> _Selected text_:

02 - assembly workflow

Running the MitoPilot workflow

Now that our test project is set up, it’s time to run the analysis workflow. MitoPilot utilizes Nextflow to analyze all of the samples in parallel. This is far more efficient than running each sample one at a time in a serial workflow.

To generate the Nextflow command for the Assemble module, click the UPDATE button at the top of the GUI.

Fig. 13

There are two ways to run this Nextflow command on Hydra.

Method 1: Using the GUI

With the Update window open, click the Run from App button to run the analysis pipeline within the MitoPilot GUI. This requires you to keep the GUI open while the pipeline is running.

Note

We recommend only using this method for small numbers of samples. If your internet connection is interrupted, the analysis pipeline will stop. You can resume an interrupted run, but it will waste time and can occasionally cause bugs.

Fig. 14

And we’re off! You should see Nextflow output being printed the to Progress window. This window will continually update as the pipeline progresses. As long as the gears in the top right are spinning, the pipeline is still running.

The Assemble pipeline module has 3 steps: preprocessing (filtering) the raw FASTQ files with fastp, assembling the mitogenomes using GetOrganelle (or MitoFinder), and calculating coverage maps for the assemblies using bowtie2.

Nextflow distributes the analyses across multiple batch jobs on the Hydra cluster. This can allow you to run hundreds of samples simultaneously. The Progress window will update as samples finish each step.

You can use Hydra’s job scheduler to check on the status of MitoPilot jobs. Some samples may finish faster than others.

Fig. 15

Some samples may fail at certain steps (though this is unlikely for the test dataset). Failures are often due to running out of memory, so MitoPilot will retry failed samples with more RAM. The Nextflow log tracks the number of failed samples and retries. We describe some common errors here.

Fig. 16

The test dataset should take a few minutes to finish. When it’s done, your Progress window will look something like this.

Fig. 17

Scroll all the way to the bottom of the Progress window to find some summary info about the run.

Fig. 18

Click Close to return to the samples table.

Method 2: batch job through MitoPilot

If you have a large number of samples to process (more than a few dozen), we recommend running the Assemble and Annotate MitoPilot modules as batch jobs.

For users working on the Smithsonian Hydra cluster, you will notice there is an additional button in the Update window: Submit as Job. Clicking this will automatically submit your MitoPilot workflow as a job to the cluster.

Note

Currently, the Submit as Job button is only available for the Smithsonian Hydra cluster.

You can monitor the progress of this job using the qstat command and by checking on the log files. Once the job is done, you can relaunch the GUI to inspect the results. The same approach can be used for the Annotate module.

Method 3: custom batch job

You may wish to have finer control over your batch job settings. Or if you are not working on Hydra, the Submit as Job button will not be an option. Instead, you can copy the Nextflow command in the Update window and embed it within a job submission script.

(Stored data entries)
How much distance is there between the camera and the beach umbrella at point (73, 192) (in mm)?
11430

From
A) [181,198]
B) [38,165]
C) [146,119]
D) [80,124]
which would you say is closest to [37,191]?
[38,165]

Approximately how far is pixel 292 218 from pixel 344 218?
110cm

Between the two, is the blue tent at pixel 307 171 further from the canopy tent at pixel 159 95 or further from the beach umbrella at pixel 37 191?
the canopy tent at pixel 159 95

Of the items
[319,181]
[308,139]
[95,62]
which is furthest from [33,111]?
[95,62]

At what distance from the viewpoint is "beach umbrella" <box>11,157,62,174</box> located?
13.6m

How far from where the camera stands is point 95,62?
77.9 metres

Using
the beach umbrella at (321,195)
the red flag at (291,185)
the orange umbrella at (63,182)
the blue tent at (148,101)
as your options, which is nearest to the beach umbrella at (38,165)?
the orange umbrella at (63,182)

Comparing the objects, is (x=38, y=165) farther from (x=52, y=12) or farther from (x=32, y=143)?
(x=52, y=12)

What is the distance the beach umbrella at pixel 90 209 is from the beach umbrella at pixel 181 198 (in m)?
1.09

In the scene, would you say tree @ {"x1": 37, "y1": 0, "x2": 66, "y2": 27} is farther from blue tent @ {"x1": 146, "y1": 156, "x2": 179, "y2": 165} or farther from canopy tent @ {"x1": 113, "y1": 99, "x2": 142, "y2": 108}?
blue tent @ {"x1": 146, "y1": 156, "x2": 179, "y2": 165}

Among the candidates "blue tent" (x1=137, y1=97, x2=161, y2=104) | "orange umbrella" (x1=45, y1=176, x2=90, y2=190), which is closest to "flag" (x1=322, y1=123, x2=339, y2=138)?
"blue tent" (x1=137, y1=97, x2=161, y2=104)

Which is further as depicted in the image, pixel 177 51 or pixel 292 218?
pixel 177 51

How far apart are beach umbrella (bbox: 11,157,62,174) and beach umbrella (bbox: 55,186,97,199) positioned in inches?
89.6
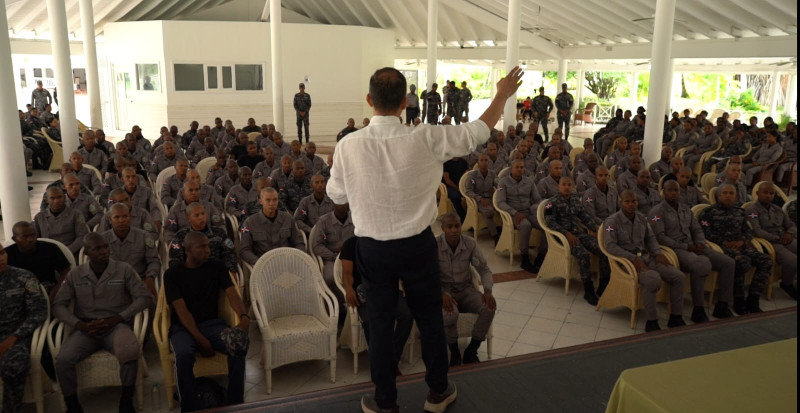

> _Work item 1_:
Transcribe the part of the assembly workflow page that opens with the words containing "Running the MitoPilot" and closes with "a serial workflow.".
> _Work item 2_:
On the assembly workflow page, which tool does the Assemble module use to calculate coverage maps for the assemblies?
The listing has no connection to the assembly workflow page.

> _Expected output 1_:
Running the MitoPilot workflow

Now that our test project is set up, it’s time to run the analysis workflow. MitoPilot utilizes Nextflow to analyze all of the samples in parallel. This is far more efficient than running each sample one at a time in a serial workflow.

> _Expected output 2_:
bowtie2